* [Excerpt provided]
It would be relatively easy for someone who doesn't live in a place like Houston and doesn't take cold-chain-mandatory medications and isn't heat sensitive to think that no ice is not that big a deal. However, it's worth remembering that in heat waves of the past, a lot of people died every summer from the heat all around the country. A/C changed that, so dramatically that now a lot of people live in places where they would die without it. So the ice thing has gotten more necessary, not less.

But even before A/C, even in the days of tenements, cold water (if that) flats, and 8-people-per-room in immigrant neighborhoods, Visiting Nurse Associations provided a very short list of things to help with medical problems and emergencies and high on that list (remember, _before refrigeration_, in many cases, so this ice was chipped out of a lake somewhere and shipped in sawdust) was ice.

The idea that the emergency assistance of last resort is just opting out of providing ice is breathtakingly irresponsible.

_This_ is the new and improved FEMA?

Live in fear. After all, that's how this administration got elected, got re-elected, and has generally evaded prosecution thus far. They want you to be afraid. They'll come up with new things for you to be afraid of. This one might not look that scary, but it really and truly is. These are people who care so little about the health of the people who are in their hands, that they will literally not supply the basics of health care as it was understood (correctly, in this case, and even more urgently today, since so much of modern medicine is pharmaceutical, and a lot of that requires a cold-chain) over a century ago.

http://www.abcnews.go.com/Blotter/story?id=5828158&page=1

Date: 2008-09-18 08:22 pm (UTC)
From: [identity profile] ethelmay.livejournal.com
To be totally fair, the main medical uses of ice as far as I know used to be to bring down scary-high fevers and to slow hemorrhages. (I suspect they treated more burn victims at home then, too.) We have other ways to do those things now, so ice is less often needed. But that's a nitpick, and I'm not disagreeing with you at all in general.

* [Supplied entries]
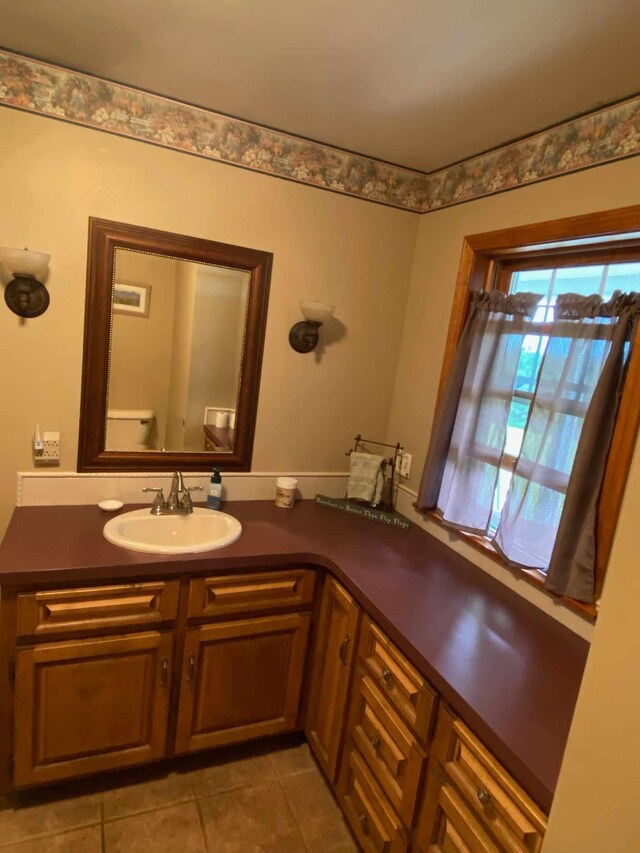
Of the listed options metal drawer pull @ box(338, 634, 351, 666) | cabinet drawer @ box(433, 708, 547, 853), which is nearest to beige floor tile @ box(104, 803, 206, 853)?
metal drawer pull @ box(338, 634, 351, 666)

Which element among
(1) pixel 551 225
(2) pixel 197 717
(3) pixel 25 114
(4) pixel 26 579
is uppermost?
(3) pixel 25 114

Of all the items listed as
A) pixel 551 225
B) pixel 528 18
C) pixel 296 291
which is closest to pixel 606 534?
pixel 551 225

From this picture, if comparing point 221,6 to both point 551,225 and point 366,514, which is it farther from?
point 366,514

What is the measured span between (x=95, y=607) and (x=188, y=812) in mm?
817

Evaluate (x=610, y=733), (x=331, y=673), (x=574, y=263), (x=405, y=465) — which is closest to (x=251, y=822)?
(x=331, y=673)

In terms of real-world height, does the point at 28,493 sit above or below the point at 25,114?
below

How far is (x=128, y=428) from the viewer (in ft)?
6.80

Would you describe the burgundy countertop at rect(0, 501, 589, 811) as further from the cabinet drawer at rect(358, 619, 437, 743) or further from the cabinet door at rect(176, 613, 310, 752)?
the cabinet door at rect(176, 613, 310, 752)

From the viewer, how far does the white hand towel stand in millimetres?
2363

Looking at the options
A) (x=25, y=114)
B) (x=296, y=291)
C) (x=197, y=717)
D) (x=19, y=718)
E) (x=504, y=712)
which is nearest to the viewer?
(x=504, y=712)

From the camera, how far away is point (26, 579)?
59.4 inches

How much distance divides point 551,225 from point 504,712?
1.43 m

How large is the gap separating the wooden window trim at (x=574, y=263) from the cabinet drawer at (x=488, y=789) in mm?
554

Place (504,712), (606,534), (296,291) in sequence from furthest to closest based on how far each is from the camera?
(296,291)
(606,534)
(504,712)
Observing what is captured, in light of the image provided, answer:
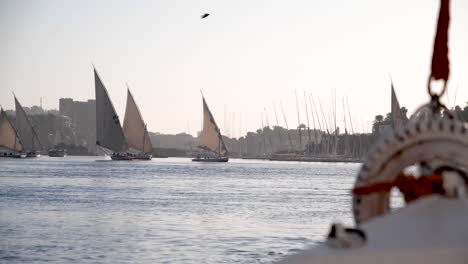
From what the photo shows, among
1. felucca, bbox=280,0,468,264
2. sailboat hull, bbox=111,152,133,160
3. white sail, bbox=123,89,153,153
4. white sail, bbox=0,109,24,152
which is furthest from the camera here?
sailboat hull, bbox=111,152,133,160

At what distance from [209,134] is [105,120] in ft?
79.8

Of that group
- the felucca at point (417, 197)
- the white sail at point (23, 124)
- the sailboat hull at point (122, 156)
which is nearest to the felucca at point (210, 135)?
the sailboat hull at point (122, 156)

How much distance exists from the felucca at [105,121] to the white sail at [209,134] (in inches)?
693

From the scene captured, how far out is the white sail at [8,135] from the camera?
400ft

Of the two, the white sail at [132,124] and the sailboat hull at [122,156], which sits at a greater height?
the white sail at [132,124]

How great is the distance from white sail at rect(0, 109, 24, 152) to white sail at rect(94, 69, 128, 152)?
Result: 79.3 feet

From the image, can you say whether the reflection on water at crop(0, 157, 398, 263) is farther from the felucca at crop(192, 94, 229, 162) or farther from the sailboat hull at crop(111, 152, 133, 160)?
the sailboat hull at crop(111, 152, 133, 160)

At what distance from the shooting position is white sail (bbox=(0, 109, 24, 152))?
400ft

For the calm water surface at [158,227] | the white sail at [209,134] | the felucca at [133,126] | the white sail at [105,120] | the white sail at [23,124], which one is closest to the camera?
the calm water surface at [158,227]

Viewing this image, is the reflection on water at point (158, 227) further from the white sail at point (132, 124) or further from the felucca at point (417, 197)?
the white sail at point (132, 124)

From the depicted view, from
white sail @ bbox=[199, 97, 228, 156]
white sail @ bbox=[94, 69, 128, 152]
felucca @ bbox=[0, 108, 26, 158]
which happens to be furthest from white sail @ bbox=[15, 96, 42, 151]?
white sail @ bbox=[94, 69, 128, 152]

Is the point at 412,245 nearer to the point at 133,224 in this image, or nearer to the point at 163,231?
the point at 163,231

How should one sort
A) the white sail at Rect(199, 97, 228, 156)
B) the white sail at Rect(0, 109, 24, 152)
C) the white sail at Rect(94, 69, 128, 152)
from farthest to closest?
the white sail at Rect(0, 109, 24, 152), the white sail at Rect(199, 97, 228, 156), the white sail at Rect(94, 69, 128, 152)

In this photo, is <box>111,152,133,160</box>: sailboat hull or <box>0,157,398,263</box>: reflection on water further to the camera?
<box>111,152,133,160</box>: sailboat hull
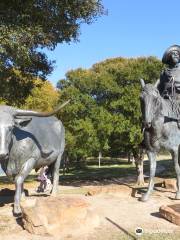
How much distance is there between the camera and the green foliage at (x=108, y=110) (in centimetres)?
2620

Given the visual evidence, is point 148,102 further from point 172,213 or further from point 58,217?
point 58,217

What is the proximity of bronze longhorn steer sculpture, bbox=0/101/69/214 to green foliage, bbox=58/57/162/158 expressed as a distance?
14149 millimetres

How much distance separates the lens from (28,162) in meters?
10.2

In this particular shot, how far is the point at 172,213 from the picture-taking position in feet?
31.0

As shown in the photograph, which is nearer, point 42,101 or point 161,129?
point 161,129


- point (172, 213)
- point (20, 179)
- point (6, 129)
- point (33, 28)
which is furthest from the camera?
point (33, 28)

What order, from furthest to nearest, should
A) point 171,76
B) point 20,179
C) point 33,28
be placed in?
point 33,28 → point 171,76 → point 20,179

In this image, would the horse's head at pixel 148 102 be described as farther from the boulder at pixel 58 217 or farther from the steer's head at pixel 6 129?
the steer's head at pixel 6 129

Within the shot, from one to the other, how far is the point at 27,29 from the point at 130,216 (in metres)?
8.81

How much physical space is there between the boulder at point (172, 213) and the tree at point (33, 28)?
845 cm

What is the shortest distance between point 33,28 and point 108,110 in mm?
13171

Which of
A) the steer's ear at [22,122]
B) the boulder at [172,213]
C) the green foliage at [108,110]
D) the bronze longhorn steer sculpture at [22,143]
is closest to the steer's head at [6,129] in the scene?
the bronze longhorn steer sculpture at [22,143]

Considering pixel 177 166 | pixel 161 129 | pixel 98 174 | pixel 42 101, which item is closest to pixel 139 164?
pixel 98 174

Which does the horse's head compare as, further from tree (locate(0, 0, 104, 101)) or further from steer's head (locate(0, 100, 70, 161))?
tree (locate(0, 0, 104, 101))
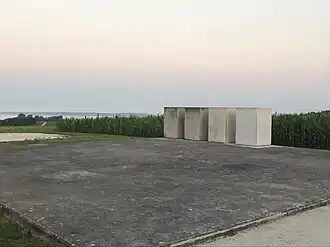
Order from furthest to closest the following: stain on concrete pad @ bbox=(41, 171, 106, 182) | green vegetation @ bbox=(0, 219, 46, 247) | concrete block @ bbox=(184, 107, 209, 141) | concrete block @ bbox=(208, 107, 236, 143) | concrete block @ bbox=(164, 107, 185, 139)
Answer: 1. concrete block @ bbox=(164, 107, 185, 139)
2. concrete block @ bbox=(184, 107, 209, 141)
3. concrete block @ bbox=(208, 107, 236, 143)
4. stain on concrete pad @ bbox=(41, 171, 106, 182)
5. green vegetation @ bbox=(0, 219, 46, 247)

* [Exercise set]
**1.** What living conditions from the days before A/C does the post about FEMA and ice list?
**2.** From the post about FEMA and ice, copy out word for word the stretch from "http://www.abcnews.go.com/Blotter/story?id=5828158&page=1" through "all in general.".

* [Solutions by task]
**1.**
- tenements
- cold water (if that) flats
- 8-people-per-room in immigrant neighborhoods

**2.**
http://www.abcnews.go.com/Blotter/story?id=5828158&page=1

Date: 2008-09-18 08:22 pm (UTC)
From: [identity profile] ethelmay.livejournal.com
To be totally fair, the main medical uses of ice as far as I know used to be to bring down scary-high fevers and to slow hemorrhages. (I suspect they treated more burn victims at home then, too.) We have other ways to do those things now, so ice is less often needed. But that's a nitpick, and I'm not disagreeing with you at all in general.